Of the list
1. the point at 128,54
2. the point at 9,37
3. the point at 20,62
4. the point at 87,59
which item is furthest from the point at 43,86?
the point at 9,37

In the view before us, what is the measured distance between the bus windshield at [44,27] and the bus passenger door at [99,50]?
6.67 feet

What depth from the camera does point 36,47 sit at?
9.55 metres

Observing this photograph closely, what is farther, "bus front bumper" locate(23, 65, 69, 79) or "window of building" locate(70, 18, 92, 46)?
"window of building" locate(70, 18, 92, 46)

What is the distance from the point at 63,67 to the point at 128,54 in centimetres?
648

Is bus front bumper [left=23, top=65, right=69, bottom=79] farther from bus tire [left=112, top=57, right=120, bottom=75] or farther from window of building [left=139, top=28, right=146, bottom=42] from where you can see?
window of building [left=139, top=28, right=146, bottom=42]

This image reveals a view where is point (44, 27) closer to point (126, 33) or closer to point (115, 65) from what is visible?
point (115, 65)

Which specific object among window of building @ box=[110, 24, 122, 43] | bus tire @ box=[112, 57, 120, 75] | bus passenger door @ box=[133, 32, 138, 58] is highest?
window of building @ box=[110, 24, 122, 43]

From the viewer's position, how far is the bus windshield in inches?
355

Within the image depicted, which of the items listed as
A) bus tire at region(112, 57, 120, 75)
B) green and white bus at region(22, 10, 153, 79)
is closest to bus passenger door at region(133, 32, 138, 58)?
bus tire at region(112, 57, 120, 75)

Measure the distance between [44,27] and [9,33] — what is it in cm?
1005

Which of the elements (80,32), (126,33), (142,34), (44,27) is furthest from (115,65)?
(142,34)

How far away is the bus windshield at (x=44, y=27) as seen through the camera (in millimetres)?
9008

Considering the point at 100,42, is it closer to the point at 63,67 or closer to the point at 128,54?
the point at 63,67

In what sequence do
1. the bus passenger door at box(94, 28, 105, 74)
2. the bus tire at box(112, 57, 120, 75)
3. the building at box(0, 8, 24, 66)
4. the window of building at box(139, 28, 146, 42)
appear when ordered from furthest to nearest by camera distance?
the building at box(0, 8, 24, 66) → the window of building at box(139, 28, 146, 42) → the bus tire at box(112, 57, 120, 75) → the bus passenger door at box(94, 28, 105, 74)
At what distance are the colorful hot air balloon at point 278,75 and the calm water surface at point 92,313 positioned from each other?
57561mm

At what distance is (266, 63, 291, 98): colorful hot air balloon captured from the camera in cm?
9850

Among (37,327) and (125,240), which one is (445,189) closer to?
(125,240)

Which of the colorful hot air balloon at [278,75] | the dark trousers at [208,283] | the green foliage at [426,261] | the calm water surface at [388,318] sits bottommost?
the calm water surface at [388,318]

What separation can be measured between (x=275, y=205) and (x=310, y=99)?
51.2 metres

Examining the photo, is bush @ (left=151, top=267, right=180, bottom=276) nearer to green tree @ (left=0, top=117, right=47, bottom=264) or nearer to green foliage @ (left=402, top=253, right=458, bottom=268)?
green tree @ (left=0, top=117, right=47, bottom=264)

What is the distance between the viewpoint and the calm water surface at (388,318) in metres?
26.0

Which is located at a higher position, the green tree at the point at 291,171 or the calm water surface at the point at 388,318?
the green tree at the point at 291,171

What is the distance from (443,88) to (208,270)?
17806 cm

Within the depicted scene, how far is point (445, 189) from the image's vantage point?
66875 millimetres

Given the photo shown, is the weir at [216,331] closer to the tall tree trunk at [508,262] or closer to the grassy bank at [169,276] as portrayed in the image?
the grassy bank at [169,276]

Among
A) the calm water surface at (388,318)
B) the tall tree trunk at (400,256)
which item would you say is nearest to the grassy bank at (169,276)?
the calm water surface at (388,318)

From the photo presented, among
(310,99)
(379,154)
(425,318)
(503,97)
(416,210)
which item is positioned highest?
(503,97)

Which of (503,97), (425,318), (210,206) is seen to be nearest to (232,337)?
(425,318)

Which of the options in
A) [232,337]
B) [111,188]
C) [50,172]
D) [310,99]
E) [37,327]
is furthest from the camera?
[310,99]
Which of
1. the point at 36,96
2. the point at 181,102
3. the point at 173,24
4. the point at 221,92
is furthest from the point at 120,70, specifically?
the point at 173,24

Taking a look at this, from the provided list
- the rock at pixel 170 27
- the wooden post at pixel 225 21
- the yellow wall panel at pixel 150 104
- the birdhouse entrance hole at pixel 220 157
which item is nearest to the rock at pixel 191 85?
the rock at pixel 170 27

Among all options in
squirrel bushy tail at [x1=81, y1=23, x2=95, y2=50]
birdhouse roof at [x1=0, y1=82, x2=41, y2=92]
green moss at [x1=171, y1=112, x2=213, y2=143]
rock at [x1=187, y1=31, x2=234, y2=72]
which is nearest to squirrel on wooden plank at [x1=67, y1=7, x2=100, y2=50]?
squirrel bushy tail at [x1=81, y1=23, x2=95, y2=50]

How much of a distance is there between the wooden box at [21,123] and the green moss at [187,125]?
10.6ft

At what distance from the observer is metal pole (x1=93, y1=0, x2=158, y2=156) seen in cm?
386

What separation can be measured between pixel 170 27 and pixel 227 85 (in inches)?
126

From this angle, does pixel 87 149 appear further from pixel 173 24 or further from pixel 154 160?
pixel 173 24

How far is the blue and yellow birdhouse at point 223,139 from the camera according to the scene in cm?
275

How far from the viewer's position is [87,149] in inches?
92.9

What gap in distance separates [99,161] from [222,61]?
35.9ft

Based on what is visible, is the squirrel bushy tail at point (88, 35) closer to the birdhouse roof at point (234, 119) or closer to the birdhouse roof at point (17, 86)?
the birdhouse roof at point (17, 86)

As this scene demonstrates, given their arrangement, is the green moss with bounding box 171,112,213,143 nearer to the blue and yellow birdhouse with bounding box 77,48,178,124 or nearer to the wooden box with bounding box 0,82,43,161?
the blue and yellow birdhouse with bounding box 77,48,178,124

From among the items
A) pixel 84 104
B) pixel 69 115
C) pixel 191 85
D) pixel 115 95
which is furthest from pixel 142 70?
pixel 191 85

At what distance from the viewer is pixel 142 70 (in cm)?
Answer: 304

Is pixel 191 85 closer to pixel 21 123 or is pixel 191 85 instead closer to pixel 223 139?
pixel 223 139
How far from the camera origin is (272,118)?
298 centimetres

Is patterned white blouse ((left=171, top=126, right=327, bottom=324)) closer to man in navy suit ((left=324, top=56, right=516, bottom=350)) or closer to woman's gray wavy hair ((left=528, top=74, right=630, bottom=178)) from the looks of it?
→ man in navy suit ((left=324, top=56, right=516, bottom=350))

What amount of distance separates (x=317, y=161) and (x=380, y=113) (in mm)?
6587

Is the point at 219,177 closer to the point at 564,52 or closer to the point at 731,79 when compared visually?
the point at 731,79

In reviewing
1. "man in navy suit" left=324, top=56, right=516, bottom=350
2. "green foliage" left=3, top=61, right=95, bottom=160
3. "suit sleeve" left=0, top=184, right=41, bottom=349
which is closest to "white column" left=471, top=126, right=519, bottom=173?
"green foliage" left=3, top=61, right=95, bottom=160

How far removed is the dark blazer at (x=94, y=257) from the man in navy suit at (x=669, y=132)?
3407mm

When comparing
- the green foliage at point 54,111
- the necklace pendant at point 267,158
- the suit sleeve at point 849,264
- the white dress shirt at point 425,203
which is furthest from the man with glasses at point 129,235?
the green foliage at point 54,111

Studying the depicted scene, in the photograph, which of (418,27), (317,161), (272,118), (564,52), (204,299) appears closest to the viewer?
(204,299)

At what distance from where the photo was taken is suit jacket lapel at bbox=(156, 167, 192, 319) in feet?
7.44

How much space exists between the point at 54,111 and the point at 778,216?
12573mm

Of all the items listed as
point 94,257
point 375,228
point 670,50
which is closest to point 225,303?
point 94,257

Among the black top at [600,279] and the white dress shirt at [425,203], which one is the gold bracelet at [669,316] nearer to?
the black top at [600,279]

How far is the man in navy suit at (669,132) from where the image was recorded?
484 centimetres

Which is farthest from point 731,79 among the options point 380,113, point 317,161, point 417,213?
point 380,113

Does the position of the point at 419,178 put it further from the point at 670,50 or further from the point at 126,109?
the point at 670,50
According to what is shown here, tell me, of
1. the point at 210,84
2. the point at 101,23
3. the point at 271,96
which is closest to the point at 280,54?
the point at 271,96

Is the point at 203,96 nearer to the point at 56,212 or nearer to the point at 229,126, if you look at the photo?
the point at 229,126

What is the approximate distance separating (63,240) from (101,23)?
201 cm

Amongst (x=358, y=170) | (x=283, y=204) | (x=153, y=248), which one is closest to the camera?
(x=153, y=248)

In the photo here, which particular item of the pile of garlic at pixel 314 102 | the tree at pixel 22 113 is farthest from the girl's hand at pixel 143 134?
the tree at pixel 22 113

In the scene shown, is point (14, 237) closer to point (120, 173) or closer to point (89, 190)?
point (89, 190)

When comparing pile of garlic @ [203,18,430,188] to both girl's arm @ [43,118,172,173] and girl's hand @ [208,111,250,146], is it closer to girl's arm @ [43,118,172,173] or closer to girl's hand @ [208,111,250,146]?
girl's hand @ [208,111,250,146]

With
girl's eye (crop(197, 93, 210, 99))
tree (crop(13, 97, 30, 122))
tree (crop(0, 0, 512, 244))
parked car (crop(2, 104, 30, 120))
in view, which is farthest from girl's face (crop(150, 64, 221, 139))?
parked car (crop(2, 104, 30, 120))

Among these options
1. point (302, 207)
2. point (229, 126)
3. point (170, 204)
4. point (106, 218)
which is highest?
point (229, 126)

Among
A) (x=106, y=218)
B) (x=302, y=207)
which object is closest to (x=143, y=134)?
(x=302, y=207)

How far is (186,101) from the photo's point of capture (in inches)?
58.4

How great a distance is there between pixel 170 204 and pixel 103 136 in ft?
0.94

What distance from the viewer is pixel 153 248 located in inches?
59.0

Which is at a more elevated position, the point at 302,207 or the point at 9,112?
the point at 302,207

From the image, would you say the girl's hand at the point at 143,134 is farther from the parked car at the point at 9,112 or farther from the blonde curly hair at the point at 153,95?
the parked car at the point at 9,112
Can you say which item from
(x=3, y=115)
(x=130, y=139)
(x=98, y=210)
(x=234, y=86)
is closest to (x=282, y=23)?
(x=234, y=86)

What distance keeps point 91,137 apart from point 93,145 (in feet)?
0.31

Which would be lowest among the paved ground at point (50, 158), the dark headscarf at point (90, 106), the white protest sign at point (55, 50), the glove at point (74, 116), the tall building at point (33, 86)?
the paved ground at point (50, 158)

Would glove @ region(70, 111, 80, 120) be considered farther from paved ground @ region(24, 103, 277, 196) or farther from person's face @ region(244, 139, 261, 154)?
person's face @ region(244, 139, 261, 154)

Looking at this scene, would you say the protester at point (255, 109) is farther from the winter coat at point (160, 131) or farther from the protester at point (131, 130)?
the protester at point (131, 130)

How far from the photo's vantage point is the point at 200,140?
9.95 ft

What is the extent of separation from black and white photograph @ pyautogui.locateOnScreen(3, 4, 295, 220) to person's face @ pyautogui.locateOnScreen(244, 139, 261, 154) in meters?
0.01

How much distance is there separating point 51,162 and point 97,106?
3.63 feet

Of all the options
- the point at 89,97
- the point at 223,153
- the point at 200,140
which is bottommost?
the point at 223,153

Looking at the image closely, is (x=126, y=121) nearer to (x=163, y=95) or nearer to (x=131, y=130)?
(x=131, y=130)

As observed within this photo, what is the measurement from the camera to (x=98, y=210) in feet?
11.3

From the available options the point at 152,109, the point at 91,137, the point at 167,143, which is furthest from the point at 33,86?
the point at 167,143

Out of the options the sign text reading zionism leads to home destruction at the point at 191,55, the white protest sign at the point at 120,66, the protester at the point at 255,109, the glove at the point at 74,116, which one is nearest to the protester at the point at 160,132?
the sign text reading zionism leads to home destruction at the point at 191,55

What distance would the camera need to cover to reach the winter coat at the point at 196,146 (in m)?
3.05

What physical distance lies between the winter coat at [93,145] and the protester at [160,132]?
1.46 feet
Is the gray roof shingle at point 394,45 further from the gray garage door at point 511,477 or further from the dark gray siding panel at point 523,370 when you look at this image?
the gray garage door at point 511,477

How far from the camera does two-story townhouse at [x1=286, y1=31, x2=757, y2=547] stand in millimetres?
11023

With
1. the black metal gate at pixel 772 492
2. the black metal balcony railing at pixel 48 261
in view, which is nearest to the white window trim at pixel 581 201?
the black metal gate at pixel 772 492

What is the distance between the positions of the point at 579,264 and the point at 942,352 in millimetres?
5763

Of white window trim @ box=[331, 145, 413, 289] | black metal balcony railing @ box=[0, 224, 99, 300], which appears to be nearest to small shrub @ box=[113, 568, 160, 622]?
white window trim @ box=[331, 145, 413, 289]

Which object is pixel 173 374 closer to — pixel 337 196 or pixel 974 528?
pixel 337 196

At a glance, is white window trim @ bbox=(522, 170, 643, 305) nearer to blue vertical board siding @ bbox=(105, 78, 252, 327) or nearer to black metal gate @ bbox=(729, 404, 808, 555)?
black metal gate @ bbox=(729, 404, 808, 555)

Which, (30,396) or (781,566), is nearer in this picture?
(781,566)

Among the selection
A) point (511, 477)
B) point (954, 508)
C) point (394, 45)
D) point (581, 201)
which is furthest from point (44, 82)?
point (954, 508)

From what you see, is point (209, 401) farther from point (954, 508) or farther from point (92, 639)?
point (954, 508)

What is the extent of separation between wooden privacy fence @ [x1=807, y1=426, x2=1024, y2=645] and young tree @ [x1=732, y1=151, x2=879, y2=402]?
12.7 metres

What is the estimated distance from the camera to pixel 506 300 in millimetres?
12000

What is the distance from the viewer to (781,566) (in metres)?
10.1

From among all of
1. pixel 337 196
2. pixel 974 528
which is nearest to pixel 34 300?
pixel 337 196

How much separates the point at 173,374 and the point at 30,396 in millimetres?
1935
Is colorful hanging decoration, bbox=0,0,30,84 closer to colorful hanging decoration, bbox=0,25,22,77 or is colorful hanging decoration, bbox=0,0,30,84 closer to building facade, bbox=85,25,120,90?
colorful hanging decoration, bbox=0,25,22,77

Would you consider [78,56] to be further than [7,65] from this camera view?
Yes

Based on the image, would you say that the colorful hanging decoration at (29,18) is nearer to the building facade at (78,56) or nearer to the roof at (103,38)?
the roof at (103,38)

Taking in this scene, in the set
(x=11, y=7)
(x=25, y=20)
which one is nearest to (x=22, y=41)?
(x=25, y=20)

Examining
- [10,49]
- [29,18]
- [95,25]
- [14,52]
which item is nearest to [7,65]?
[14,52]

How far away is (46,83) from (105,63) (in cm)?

--------------------------------------------------

:: The task ::
Can you render the data, from the line containing "Would you consider" through the last line of the data, as a Markdown table with the columns Row and Data line, numbering each row and omitting blank lines?

:: Response to the exercise ::
| Row | Data line |
|---|---|
| 1 | Would you consider [78,56] to be further than [7,65] from this camera view? |
| 2 | Yes |
| 3 | Based on the image, would you say that the colorful hanging decoration at (29,18) is nearer to the building facade at (78,56) or nearer to the roof at (103,38)? |
| 4 | the roof at (103,38) |
| 5 | Taking in this scene, in the set |
| 6 | (x=11, y=7) |
| 7 | (x=25, y=20) |
| 8 | which one is nearest to (x=22, y=41)? |
| 9 | (x=25, y=20) |
| 10 | Examining |
| 11 | - [10,49] |
| 12 | - [29,18] |
| 13 | - [95,25] |
| 14 | - [14,52] |
| 15 | which item is nearest to [7,65]? |
| 16 | [14,52] |
| 17 | How far away is (46,83) from (105,63) (in cm)? |